The overstuffed furniture in floral prints with ruffles and fringe, as well as the embroidered polka dots on the coral curtains, may look like a page out of Martha Stewart’s handbook, but the fabrics are sumptuous silks, not country chintz. The floors are covered in antique Persian and Aubusson carpets.

Cartwright gave her kids free rein to create their own spaces. Jack chose army green and camouflage sheets; Lucy went for pink with simple colonial furniture and a wall of neatly arranged fashion magazine tear sheets. A high ledge that once displayed Beanie Babies is now an abstract clutter of empty wooden picture frames.

“I stole it from a magazine,” Cartwright says of that idea, with a raspy giggle not unlike Bart Simpson’s.

When the upstairs expansion required a steel support girder through her kitchen counter, Cartwright happily sheathed the beam in pine bark and turned it into a tree, lending the enchantment of a storybook forest.

“When you walk in the door, it looks like something out of a fairy tale,” says friend Lorraine New. “Everywhere you turn, there’s some interesting detail, like her sea-horse aquarium in the kitchen, and a multitude of colors.”

Like, perhaps, the bold coral pink throughout the living room?

“It’s just a hot Nancy Cartwright color,” New says.

Cartwright has a history with shocking shades.

“My last house in Glassell Park was totally outrageous,” she says. “It was a ’60s hillside stucco with 65 steps from the street to the front door, and we painted it Bart Simpson yellow.”

By the time Jack had turned 5, Cartwright craved a neighborhood with sidewalks where the kids could ride their bikes. The search led to the Northridge farmhouse, set on what had been 20 acres of alfalfa and eucalyptus before the property was subdivided with conventional suburban homes. The history of the place was intriguing – it had been owned by singer Maxine Andrews of the Andrews Sisters as well as an unrelated Cartwright family – but the property had a more resonant quality.

“It communicated solid Midwestern stability,” says Cartwright, the fourth of six kids all born in Kettering, Ohio. So in 1996 Cartwright, then-husband Murphy and her two kids moved to Northridge. “I gave up the view for the land,” she says, “and I’ve never regretted it.”

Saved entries

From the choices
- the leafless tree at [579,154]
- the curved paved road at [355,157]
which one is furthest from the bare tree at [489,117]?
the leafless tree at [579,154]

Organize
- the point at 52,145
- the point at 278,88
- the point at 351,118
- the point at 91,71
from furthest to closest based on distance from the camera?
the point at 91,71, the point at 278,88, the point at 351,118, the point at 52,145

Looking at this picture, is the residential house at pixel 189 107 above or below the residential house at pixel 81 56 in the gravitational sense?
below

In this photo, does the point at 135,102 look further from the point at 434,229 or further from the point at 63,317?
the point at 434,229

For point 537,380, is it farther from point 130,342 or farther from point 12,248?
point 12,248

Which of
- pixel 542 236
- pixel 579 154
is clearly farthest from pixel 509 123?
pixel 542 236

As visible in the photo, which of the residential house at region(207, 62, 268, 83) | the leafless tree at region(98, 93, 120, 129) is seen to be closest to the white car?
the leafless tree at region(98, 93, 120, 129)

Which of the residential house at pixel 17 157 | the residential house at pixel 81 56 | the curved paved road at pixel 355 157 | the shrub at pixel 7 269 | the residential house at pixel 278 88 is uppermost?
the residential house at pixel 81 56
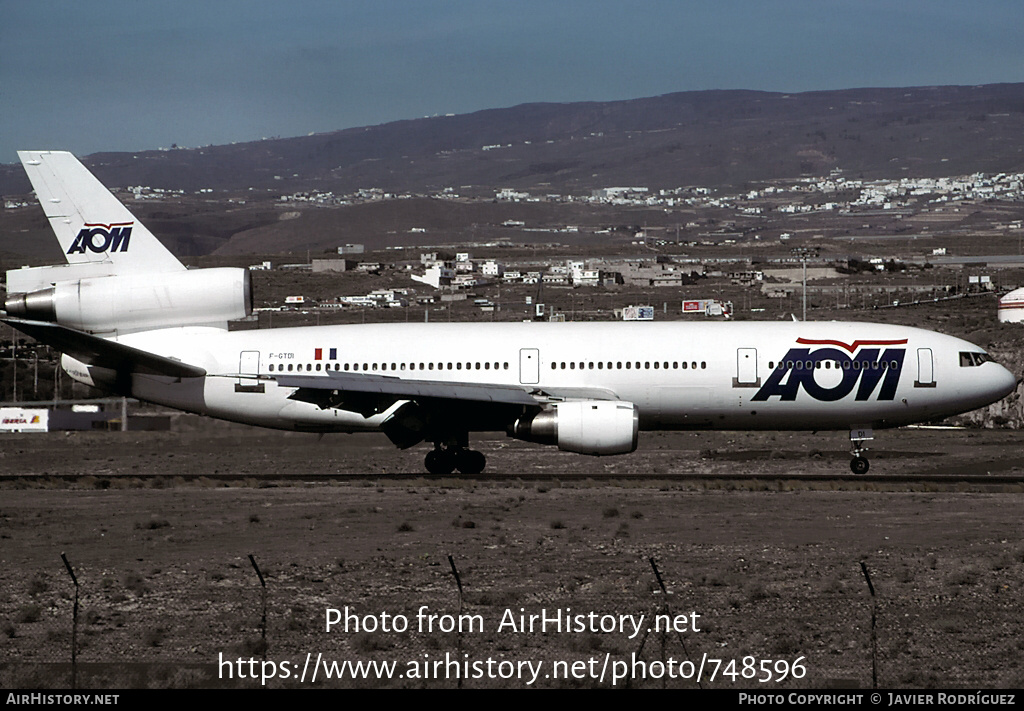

■ Task set:
1. According to the Cartwright home article, in what year did Cartwright move to Northridge?
2. List every choice Lucy made for her space, as described in the Cartwright home article.
3. Please pick up the Cartwright home article after its last sentence and keep writing.
These entries have no connection to the Cartwright home article.

■ Task-by-task outputs:
1. 1996

2. Pink; simple colonial furniture; a wall of neatly arranged fashion magazine tear sheets.

3.
By then, her career was solidly established. As a cartoon-loving teenager working at a radio station, Cartwright struck up a correspondence with Daws Butler, the voice of Yogi Bear and Huckleberry Hound. In 1978 she transferred to the theater department at UCLA and under Butler’s tutelage soon found work. In 1987 she auditioned for the role of Lisa Simpson but was far more intrigued by her older brother, Bart. Cartwright’s résumé grew to include other classic characters, including Chuckie Finster of “The Rugrats.”

THE suburban life – taking her daughter to dance class and her son to soccer games – agreed with Cartwright, and her vast property made it easy to build state-of-the-art facilities for her two production companies on site. Although she is proud of this small industrial complex, it is clear that Cartwright’s heart belongs to her house and the flashes of creativity inside.

“To me it seems normal, because I’ve always been around those kind of things,” son Jack says about the tree growing out of the kitchen counter. “But if you could live in one of your dreams, this is the exact house you would own.”

And it would have a garage with a second-story playroom, like the one that serves as a gallery for Cartwright’s collection of autographed animation cells. Her kids’ musical instruments look primed for an impromptu jam session. There’s a vintage jukebox, an orange-felt-covered pool table.

“I call it the monkey room,” Cartwright says, opening curtains printed with simians dressed in Edwardian finery.

Cartwright stops for a moment to look through the window, toward the main house and the garden filled with flowers. A sign on the white picket fence makes her chuckle. It’s a sweet heads-up to her guests and a reminder of her own good fortune. The hand-painted black lettering simply reads: “No whining.”